Strut presents the new album from the modern day leader of Afrobeat, Seun Kuti. The youngest son of Afrobeat legend Fela Anikulapo Kuti is as incensed by injustice as his father ever was and, with his mighty new album Black Times including features from Carlos Santana and Robert Glasper, he honours the revolutionaries who have gone before and rallies the torch-bearers to come.
Black Times is the fourth album by Seun and Egypt 80, the extraordinary dance orchestra created by Fela Kuti as a conduit for the common people. Inherited by the 14-year- old Seun in 1997, the younger Kuti has been building to this, his most accomplished and honest album yet. “Black Times is a true reflection of my political and social beliefs,” says the singer, bandleader and musician, 34. “It is an album for anybody who believes in change and understands the duty we have to rise up and come together. The elites always try to divide the working class and the poor people of the world. The same oppression felt by workers in Flint, Michigan is felt by workers in Lagos and Johannesburg.”

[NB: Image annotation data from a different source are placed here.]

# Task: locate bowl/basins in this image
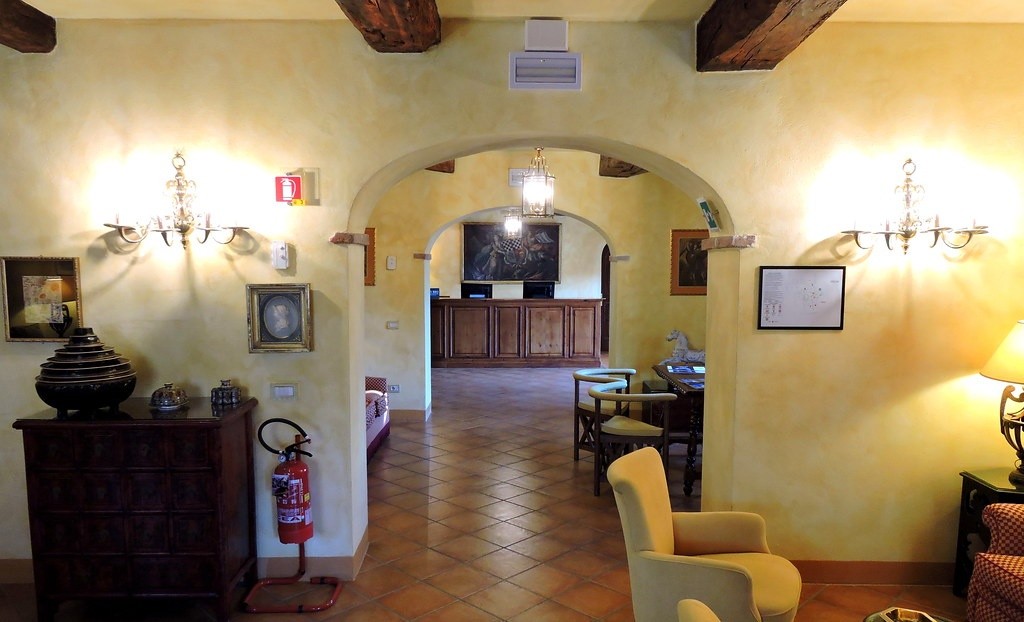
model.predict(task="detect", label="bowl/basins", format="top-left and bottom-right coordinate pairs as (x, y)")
top-left (878, 606), bottom-right (938, 622)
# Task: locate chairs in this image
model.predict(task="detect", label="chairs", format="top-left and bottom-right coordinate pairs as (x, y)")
top-left (574, 368), bottom-right (677, 497)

Here, then, are tracks designed to spark conversation and realign priorities. The elegant ‘African Dreams’ insists that commercial success counts for little. Pay no heed to examples set by “accepted” African-American celebrities, says Kuti, and marvel instead at the philosophies of such great thinkers as the late Pan-Africanist Doctor Amos Wilson. “The message,” Kuti sings, “is free.” ‘Black Times’, with its rousing male and female harmonies, furious guitar riffs and Kuti’s soaring tenor sax, gives us truth. Lyrics such as “Understand your history / rise to be free” shine a forensics-style black light on that which is otherwise hidden, intensified by the axe-work of Carlos Santana. ‘Bad Man Lighter’ is a horn-heavy track calling out duplicity and defending the right to smoke the good weed; the politically charged ‘Corporate Public Control Department (C.P.C.D)’ is a roiling protest anthem directed at Muhammadu Bahari’s Nigerian government and indeed, at deceitful politicians the world over. Co-written with veteran Egypt 80 saxophonist Abedimeji ‘Showboy’ Fagbemi, the frenetic, finger-pointing ‘Kuku Kee Me’ borrows from a Nigerian saying (“When someone is always on your case, you’re like ‘Save yourself the stress and kuku kill me now’”) while ‘Theory Of Goat And Yam’ ridicules a homily invented by former Nigerian president Goodluck Jonathan, who justified corruption by likening politicians to goats tempted by yams: “By taking money meant for a hospital or to build roads, they are actually costing human lives.” ‘Last Revolutionary’ featuring Robert Glasper’s keys is a paean to authentic leaders past, present and future, name-checking homegrown African heroes, revolutionaries and freedom fighters like Kwame Nkrumah, Thomas Sankara and Patrice Lumumba. “I say the names of these men who died for us without any promise of resurrection,” says Seun Kuti. “Maybe it will cause a young man or woman to wonder who they are. Maybe they will Google them, then set out on a journey whose destination is unknown.”
“We are all capable of change, us iron people, us workers. Black Times is the sound of the people, and a weapon of the future. The big picture needs more colour.”